US Intermediate District Judge Matthew W. Brann on Tuesday dismissed a defense motion to exclude data from the Pennsylvania Prescription Drug Monitoring Program from next month’s trial of Dr. Raymond Kraynak.
Kraynak, 64, is accused of prescribing millions of doses of opioids not for legitimate medical purposes and of illegally distributing controlled substances, including oxycodone and hydrocodone, which resulted in death .
The judge’s ruling will allow the government to present data showing that Kraynaki prescribed from May 2012 to January 31, 2016, a total of 3,622,598 oxycodone tablets and from January 1, 2016 to July 31, 2017, a total of 2,792,490. dosage units. oxycodone, hydrocodone, OxyContin and fentanyl in 2,838 patients.
Evidence that some patients received multiple prescriptions in a single day and requested early refills shows that Kraynak prescribed significant amounts of controlled substances, the government maintains.
Brann also rejected Kraynak’s motion to exclude pharmacy records that the government says show he was the largest supplier of opioids in Pennsylvania.
He said the records are irrelevant because he “was one of the few family doctors in this part of coal mining country at the time of this incident.”
Brann’s decision also allows jurors to learn about:
- A consent agreement with the Office of Professional and Professional Affairs in which Kraynak did not admit any wrongdoing but agreed that he had not complied with relevant medical practices regarding the issuance of prescriptions for controlled substances.
- Administrative measures, including the requirement of six hours of remedial continuing medical education, taken against him for failure to comply with the standards in force for the prescription of controlled substances.

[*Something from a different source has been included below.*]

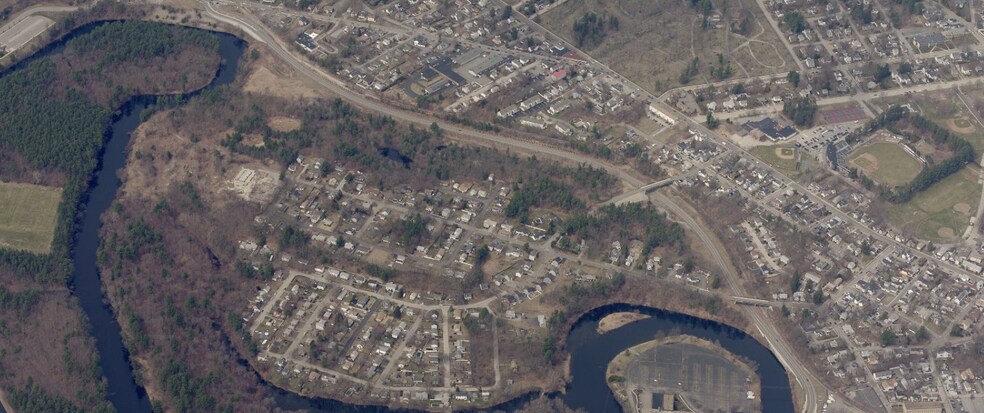 Baldwin Street Development Land portefeuille de 4 propriétés à vendre sur LoopNet.ca - Photo du bâtiment - Image 2 de 2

The judge concluded that the prescriptions for controlled substances in enormous quantities and in dangerous combinations support a reasonable inference that they were dispensed outside the ordinary course of professional practice and without a legitimate medical purpose.
Evidence demonstrating that Kraynak prescribed significant amounts of controlled substances may be presented to demonstrate that he exceeded the legitimate limits of medical practice, Brann wrote.
In November, the judge dismissed a defense motion to prevent testimony from a doctor who reviewed the records of 54 patients, 12 of whom have died, taken from Kraynak’s offices in Shamokin and Mount Carmel.
Kraynak, accused of operating a “pill mill,” gave up his Drug Enforcement Administration license to distribute controlled substances as a condition of being released on unsecured $ 500,000 bail.
The state suspended his license to practice medicine and removed his name from the list of people authorized to dispense medical marijuana.
His trial is expected to last up to a month.